Patrick Atkinson: I think it is critical that designers, retailers and manufacturers should build on their initiative to continue to design products that focus not just on quality, but put a heavy emphasis on physical well-being and safety. In the long run, both employees and customers will repay this awareness with loyalty. It may involve additional costs to ensure greater safety and security, but this will result in a socially-conscious and sustainable business model while providing a steady return on investment.
(Photo: The McKean Cabinet is an example of sustainability in action. The pine for this cabinet is reclaimed wood from roof decking of row houses in Baltimore, with some of the wood panels dating back to the 1800s, according to the company’s website. Credit: Atkinson Ergonomic Solutions)
Dixon Bartlett: In many ways, I think becoming more socially-conscious must be a personal commitment. There are simple things we can do that aren't necessarily being done today, and those things can all add up. For example, one of the big challenges in our industry is what to do with old furniture. At Norwalk one of the things that we face is what to do with the thousands of yards of unused fabric that has outlived its purpose.
Rather than tossing it out, we’ve developed a system of ascending discounts with the age of fabrics that has been very successful in helping decrease our aged inventory. This not only provides a cost savings to our customers, but also prevents it from ending up in a landfill.
ASID: How are you currently designing and manufacturing for the greater good?
GW: Our partnership with the USDA Forest Service and Humanim, a social service enterprise, is creating jobs, improving neighborhoods and reclaiming lumber otherwise destined for landfills. This begins with deconstructing Baltimore row houses to reclaim the lumber – creating jobs for people with barriers to employment. The resulting vacant lots are reborn as parks, and we use the timber to make furniture and decor with a sense of purpose and history. To date, we’ve reclaimed more than 55,000 board feet of lumber (90 row homes) and introduced eight collections using this irreplaceable old growth timber.
DB: At Norwalk, we call ourselves “locavores.” This means we source our materials as close to our factory as possible, whenever feasible, thus creating benefits to our community. Some examples of this include sourcing our poly foam from vendors located within two hours of Norwalk, as well as sourcing reclaimed steel seat springs locally. In addition, many of our exposed wood parts are handcrafted by skilled Amish craftspeople from our local and surrounding communities.
PA: We have several potential products that we are working on, one of which is a self-propelled housekeeper cart. We would love to see hospitality workers lighten their incredibly heavy load, literally. Our Atkinson BedLift can and will become the industry standard for organizations that are motivated to address housekeeper’s musculoskeletal injuries, workman’s compensation claims and the overall physical well-being of employees.
Our premise is simple: create a product that brings value to its purchaser in multiple ways, not the least of which is to enable its prime users (hospitality industry housekeepers) to stand more upright and in a less injury-prone posture while changing up to 20 or more beds per day.
ASID: What are some unexpected benefits of designing with sustainability and social consciousness in mind?
DB: There is an ever-increasing group of consumers who are more and more aware of the social and environmental impact of furniture manufacturing.
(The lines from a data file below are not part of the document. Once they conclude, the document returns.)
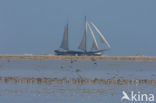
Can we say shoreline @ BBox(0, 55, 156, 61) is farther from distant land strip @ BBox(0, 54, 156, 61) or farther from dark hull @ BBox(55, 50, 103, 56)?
dark hull @ BBox(55, 50, 103, 56)

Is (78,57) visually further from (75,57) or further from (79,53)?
(79,53)

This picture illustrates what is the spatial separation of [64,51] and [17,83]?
66.7 metres

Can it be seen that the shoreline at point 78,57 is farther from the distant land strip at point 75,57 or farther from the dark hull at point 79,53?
the dark hull at point 79,53

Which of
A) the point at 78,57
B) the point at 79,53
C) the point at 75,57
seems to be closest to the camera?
the point at 79,53

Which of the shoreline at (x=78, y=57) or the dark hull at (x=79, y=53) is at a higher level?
the dark hull at (x=79, y=53)

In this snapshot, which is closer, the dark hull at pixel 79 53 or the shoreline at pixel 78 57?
the dark hull at pixel 79 53

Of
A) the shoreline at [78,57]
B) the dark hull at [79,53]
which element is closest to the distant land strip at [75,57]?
the shoreline at [78,57]

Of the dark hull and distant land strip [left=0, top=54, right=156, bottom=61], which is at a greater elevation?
the dark hull

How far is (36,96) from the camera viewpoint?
3475 cm

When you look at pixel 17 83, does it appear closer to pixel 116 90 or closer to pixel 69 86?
pixel 69 86

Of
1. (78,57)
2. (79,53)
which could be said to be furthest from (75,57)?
(79,53)

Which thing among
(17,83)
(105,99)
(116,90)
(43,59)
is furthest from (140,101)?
(43,59)

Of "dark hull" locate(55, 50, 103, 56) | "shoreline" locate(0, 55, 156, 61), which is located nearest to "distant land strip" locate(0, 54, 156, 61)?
"shoreline" locate(0, 55, 156, 61)

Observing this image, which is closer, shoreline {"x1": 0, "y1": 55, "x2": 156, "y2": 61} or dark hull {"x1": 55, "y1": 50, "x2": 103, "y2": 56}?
dark hull {"x1": 55, "y1": 50, "x2": 103, "y2": 56}
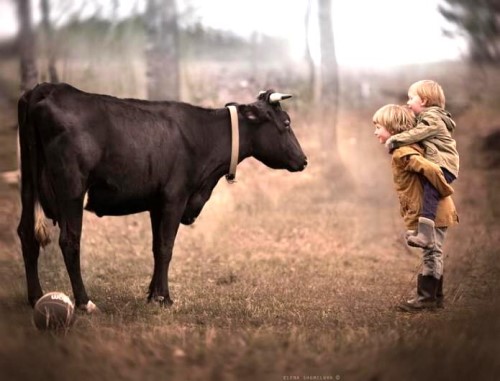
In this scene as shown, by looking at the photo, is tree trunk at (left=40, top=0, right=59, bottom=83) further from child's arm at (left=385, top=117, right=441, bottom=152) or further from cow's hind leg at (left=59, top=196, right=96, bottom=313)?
child's arm at (left=385, top=117, right=441, bottom=152)

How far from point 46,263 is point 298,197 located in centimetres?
527

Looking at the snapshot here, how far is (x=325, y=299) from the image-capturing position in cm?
693

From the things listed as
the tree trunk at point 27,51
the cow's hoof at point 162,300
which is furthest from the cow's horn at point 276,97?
the tree trunk at point 27,51

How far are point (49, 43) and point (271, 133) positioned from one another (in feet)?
13.5

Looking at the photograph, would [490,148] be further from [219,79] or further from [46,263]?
[46,263]

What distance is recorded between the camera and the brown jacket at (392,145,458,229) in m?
6.02

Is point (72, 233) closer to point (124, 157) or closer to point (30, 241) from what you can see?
point (30, 241)

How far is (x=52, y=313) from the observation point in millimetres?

Also, buy-in from your employees into these practices is also a key benefit. As a company, when you have a clearly defined mission and vision that supports the same values that your employees support, it’s a win-win for everyone and is one of the keys to employee satisfaction here at Norwalk.
GW: Longevity. Life cycle. Helping people and communities. We can be kinder to the environment because we’ve eliminated the need to ship products across the ocean.
PA: We believe every person and every organization needs to be involved in worthy causes and to do their best not to make our environment any worse. Not only reducing and recycling packaging materials, creating a product that uses no electricity, holding accountable all manufacturers and distributors to adhere to environmental and physical safety standards, but also in creating jobs that are safe and allow for a fair wage.
We believe that these basic tenets should be universally accepted and followed. While following such policies may not determine the success of a company or a product, and may not be noticed by the public, it is our philosophy and ingrained in our culture. We want to leave our children with a better place than we may have inherited.